Goal: Please pull out every line of the entries below that contains the word "observer", treating uppercase and lowercase as different, and copy each of those lines.

Exercise material:
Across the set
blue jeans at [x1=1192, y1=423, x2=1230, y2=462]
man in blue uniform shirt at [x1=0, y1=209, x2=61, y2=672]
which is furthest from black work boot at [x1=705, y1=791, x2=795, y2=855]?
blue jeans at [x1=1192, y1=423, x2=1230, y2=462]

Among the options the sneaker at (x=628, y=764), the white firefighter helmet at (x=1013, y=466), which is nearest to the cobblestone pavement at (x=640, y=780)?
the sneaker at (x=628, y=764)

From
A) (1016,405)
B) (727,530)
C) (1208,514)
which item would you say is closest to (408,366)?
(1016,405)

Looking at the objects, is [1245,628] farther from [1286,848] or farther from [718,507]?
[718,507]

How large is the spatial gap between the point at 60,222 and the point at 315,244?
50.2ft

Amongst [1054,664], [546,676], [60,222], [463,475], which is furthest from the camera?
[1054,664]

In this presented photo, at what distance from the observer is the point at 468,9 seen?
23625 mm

==

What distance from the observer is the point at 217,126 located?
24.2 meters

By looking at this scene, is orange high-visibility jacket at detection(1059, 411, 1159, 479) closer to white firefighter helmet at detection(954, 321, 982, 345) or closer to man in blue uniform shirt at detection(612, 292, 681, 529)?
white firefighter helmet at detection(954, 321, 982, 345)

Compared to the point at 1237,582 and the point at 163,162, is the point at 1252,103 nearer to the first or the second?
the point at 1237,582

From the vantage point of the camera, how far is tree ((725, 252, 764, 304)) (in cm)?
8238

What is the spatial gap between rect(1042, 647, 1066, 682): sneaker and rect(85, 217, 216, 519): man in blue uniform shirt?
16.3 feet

The output:
In this presented photo, at what distance from the observer is the point at 468,9 seen?
What distance from the observer is the point at 217,126 located?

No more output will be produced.